David W S, Jones H R
Department of Neurology, Children's Hospital, Boston, Massachusetts.
Muscle Nerve. 1994 Apr;17(4):424-30. doi: 10.1002/mus.880170410.
Eighty infants with nonarthrogrypotic floppy infant syndrome (FIS) were evaluated between 1979 and 1990. Electromyographic data were correlated with results of muscle and nerve biopsies in 41 of 80 who had concomitant biopsies (38) or other diagnostic analyses (3). A diagnosis was made of Werdnig-Hoffmann disease (WHD) in 15, a congenital infantile polyneuropathy (IPN) in 3, neuromuscular transmission defect (NMTD) in 2, myopathy in 12, and presumed "central" hypotonia in 9. A very positive correlation rate between nerve conduction studies with electromyography and biopsy results was found in 93% (14 of 15) with WHD and 100% in IPN (3 of 3). However, only 4 of 10 infants (40%) with biopsy-proven myopathy had an abnormal EMG. Only once did the results of electromyography and biopsy conflict.

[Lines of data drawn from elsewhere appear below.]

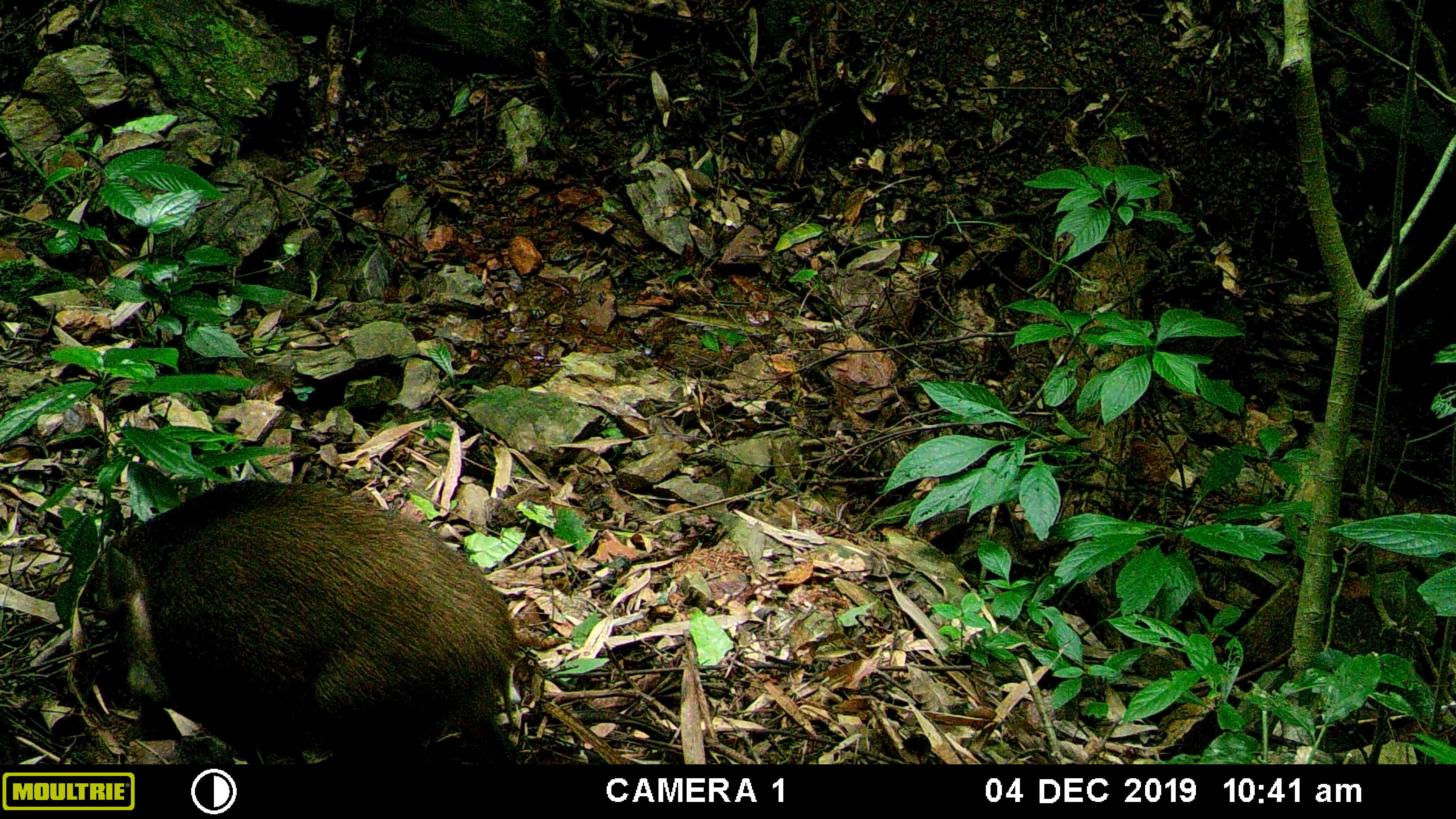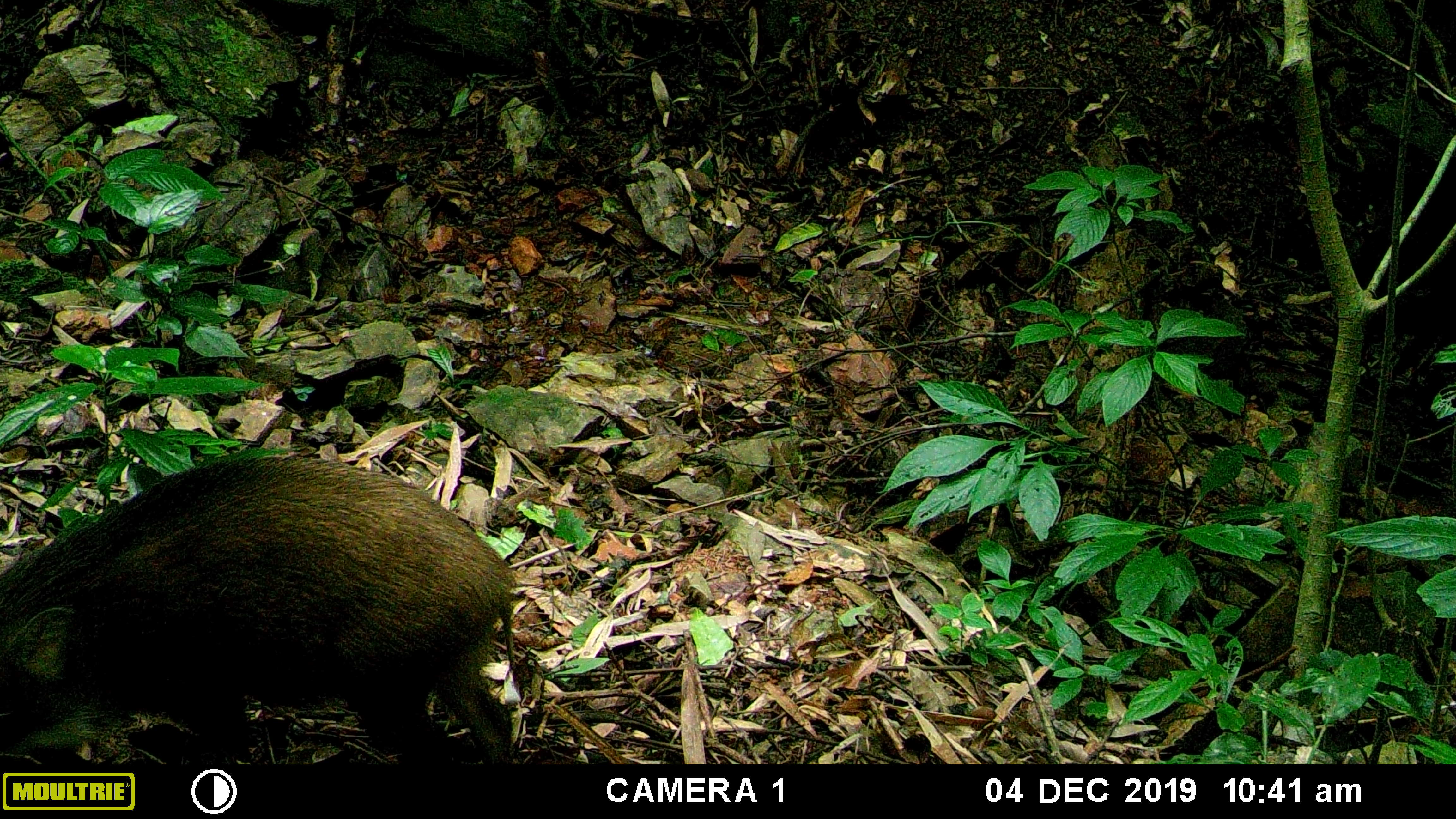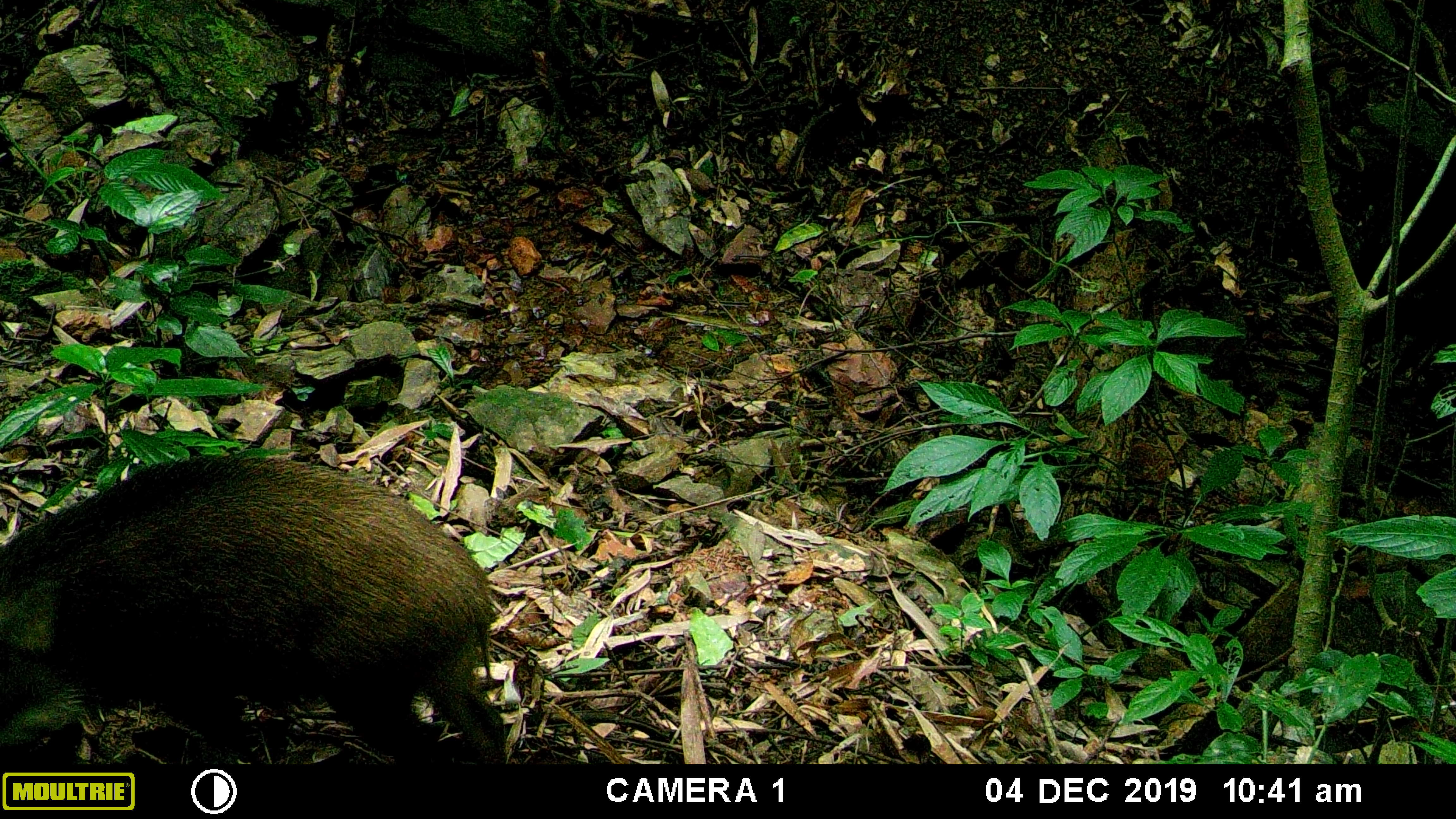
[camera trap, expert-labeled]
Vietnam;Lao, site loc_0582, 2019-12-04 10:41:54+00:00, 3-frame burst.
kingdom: Animalia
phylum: Chordata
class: Mammalia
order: Artiodactyla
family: Suidae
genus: Sus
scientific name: Sus scrofa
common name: eurasian wild pig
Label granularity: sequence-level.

1979年至1990年间,对80例非关节挛缩型松软婴儿综合征(FIS)患儿进行了评估。在80例中有41例同时进行了活检(38例)或其他诊断分析(3例),其肌电图数据与肌肉和神经活检结果相关。诊断为Werdnig-Hoffmann病(WHD)15例、先天性婴儿多发性神经病(IPN)3例、神经肌肉传递缺陷(NMTD)2例、肌病12例、推测为“中枢性”肌张力低下9例。在WHD患者中,神经传导研究与肌电图及活检结果的相关性非常高,WHD患者中有93%(15例中的14例),IPN患者中为100%(3例中的3例)。然而,在10例经活检证实为肌病的婴儿中,只有4例(40%)肌电图异常。肌电图和活检结果仅出现过一次冲突。